Chetty was a researcher on an earlier study on variations in upward mobility of children growing up in different urban areas. In a July 22, 2013 NYT article, “In Climbing Income Ladder-Location Matters,” David Leonhardt used the study’s findings to compare children’s income mobility if they lived in Seattle versus Atlanta (at the time, the two cities had similar median incomes). Leonhardt writes, “The gaps can be stark. On average, fairly poor children in Seattle — those who grew up in the 25th percentile of the national income distribution — do as well financially when they grow up as middle-class children — those who grew up at the 50th percentile — from Atlanta.” The researchers of this study outlined four main factors which were linked with upward mobility for children growing up in poverty: 1) living in less socio-economically segregated neighborhoods, 2) living in a two-parent household, 3) access to better public elementary and high schools, and 4) higher levels of civic engagement, including in religious and community groups.

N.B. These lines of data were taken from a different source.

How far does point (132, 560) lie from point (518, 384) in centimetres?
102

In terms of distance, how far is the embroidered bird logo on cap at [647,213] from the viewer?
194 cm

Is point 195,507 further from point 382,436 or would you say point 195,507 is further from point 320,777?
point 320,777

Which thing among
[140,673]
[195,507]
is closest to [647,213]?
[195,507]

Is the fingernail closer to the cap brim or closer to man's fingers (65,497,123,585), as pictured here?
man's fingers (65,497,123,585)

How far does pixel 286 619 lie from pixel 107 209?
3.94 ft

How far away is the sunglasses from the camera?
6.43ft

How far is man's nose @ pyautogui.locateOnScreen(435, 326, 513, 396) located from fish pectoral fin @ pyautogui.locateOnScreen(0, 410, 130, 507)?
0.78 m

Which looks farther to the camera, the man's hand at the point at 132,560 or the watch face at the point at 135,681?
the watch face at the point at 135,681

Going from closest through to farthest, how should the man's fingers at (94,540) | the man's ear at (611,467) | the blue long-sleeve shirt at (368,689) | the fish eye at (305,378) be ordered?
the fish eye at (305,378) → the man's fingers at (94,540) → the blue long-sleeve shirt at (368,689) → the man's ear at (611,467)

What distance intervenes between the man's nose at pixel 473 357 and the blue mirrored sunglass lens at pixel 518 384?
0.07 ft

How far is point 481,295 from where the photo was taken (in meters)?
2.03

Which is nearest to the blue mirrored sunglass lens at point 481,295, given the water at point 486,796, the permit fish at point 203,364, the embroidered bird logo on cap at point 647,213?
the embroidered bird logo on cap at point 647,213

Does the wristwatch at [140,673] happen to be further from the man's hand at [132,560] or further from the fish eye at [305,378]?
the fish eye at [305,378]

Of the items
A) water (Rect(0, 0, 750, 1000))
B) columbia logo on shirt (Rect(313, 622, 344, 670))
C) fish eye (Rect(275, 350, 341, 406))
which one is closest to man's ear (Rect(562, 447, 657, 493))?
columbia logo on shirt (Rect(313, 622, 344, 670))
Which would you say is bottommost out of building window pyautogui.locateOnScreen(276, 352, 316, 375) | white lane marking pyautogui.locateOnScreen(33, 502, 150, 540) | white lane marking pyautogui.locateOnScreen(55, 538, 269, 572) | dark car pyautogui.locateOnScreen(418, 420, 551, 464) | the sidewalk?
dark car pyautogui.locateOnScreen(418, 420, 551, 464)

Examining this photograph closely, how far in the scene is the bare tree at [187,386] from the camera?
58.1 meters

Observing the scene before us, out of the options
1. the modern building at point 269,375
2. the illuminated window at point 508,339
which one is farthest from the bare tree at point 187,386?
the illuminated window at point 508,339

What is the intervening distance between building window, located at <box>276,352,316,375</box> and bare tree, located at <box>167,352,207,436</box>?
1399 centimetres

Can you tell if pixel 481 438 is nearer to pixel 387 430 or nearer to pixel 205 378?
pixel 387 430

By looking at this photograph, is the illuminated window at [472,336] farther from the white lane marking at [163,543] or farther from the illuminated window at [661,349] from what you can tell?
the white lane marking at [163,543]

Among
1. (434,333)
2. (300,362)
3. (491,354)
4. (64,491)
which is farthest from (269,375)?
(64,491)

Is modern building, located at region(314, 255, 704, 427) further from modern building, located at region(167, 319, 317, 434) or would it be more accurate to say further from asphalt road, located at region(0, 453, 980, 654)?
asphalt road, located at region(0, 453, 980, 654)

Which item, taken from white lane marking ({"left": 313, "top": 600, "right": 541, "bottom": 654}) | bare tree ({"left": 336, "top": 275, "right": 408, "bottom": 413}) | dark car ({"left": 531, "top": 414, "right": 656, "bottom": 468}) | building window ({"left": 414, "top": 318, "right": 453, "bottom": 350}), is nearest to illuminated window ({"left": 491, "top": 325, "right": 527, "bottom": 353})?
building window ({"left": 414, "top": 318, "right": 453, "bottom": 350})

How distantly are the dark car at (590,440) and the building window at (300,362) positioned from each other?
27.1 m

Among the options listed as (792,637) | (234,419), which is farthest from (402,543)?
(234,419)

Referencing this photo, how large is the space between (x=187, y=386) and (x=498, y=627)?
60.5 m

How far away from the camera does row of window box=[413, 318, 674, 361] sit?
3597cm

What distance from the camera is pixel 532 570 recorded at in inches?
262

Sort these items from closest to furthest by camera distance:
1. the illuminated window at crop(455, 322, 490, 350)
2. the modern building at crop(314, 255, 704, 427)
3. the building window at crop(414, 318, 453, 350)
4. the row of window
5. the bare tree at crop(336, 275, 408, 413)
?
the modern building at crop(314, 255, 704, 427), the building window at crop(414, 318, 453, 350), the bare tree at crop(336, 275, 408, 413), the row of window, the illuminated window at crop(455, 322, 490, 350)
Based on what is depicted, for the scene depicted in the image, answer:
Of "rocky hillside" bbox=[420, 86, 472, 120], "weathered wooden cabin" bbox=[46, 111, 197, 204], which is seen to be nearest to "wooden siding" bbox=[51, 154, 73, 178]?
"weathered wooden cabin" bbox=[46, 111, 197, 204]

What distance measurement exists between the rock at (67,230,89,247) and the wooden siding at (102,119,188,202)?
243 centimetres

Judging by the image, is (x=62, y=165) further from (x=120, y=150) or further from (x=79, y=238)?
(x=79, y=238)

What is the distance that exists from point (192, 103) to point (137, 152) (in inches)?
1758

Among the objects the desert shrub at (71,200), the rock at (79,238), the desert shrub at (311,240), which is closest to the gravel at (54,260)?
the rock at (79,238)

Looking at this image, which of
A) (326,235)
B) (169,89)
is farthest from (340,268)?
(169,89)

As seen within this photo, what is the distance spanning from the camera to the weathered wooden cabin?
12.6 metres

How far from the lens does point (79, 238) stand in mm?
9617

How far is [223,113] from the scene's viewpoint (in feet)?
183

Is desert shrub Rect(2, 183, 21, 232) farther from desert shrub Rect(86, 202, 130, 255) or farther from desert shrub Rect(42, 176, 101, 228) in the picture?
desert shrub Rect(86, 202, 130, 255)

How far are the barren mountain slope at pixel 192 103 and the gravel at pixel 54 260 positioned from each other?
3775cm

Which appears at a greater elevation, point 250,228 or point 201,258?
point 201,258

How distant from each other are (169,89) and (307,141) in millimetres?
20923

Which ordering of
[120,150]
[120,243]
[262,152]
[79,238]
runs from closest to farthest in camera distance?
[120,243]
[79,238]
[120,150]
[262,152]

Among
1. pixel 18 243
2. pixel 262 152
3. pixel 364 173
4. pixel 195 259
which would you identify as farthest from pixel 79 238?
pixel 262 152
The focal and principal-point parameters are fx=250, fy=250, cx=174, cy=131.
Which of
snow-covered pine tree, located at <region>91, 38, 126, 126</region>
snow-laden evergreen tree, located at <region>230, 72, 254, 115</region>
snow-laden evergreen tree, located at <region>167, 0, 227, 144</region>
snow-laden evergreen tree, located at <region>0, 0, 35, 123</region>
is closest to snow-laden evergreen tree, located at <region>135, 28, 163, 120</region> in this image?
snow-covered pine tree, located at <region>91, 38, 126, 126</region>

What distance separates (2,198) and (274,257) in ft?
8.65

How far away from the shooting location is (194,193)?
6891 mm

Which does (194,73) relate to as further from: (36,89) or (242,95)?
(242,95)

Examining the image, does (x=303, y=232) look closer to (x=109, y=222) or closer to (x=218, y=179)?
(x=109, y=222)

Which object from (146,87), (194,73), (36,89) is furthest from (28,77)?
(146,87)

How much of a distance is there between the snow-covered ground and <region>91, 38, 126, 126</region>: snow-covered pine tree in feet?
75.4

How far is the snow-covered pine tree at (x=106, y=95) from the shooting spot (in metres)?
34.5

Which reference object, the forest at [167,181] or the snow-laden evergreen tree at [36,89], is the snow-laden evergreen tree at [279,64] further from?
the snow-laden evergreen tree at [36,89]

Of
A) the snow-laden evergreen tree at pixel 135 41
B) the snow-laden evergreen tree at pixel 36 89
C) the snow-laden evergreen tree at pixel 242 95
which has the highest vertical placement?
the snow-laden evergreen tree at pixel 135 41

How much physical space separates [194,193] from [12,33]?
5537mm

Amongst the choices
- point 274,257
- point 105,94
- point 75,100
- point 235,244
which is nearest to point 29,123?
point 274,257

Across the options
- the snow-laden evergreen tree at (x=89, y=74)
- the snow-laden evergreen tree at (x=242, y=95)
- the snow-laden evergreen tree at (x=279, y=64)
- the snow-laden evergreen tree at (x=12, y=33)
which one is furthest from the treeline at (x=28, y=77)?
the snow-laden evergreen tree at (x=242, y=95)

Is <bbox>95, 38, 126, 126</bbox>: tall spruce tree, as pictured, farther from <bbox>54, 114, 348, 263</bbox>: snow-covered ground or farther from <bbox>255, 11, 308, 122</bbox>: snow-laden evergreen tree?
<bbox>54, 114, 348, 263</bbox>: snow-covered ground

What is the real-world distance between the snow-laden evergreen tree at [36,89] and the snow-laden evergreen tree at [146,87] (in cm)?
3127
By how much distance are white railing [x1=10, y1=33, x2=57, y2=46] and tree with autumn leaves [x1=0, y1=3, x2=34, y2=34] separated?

I leave you with some uplifting, positive, encouraging (and yes, nurse-centric) news related to this topic. The cost-effective, evidence-based Nurse-Family Partnership program is again in the news. I’ve written about this amazing program before (see “More Babies! Nurse-Family Partnership” January 29, 2012). The New Yorker, in a March 1, 2016 post titled “One of the Stranger Jobs in Texas,” links to a recent “The New Yorker Presents” film by Dawn Porter titled “Lone Star Nurse.” The film follows the work of former teen mother turned public health/ Nurse-Family Partnership nurse Nicole Schroeder as she visits “her girls” in Port Arthur, Texas. I say we need many more Nurse-Family Partnership nurses like Schroeder and much fewer high-end, elective surgery hospital nurses.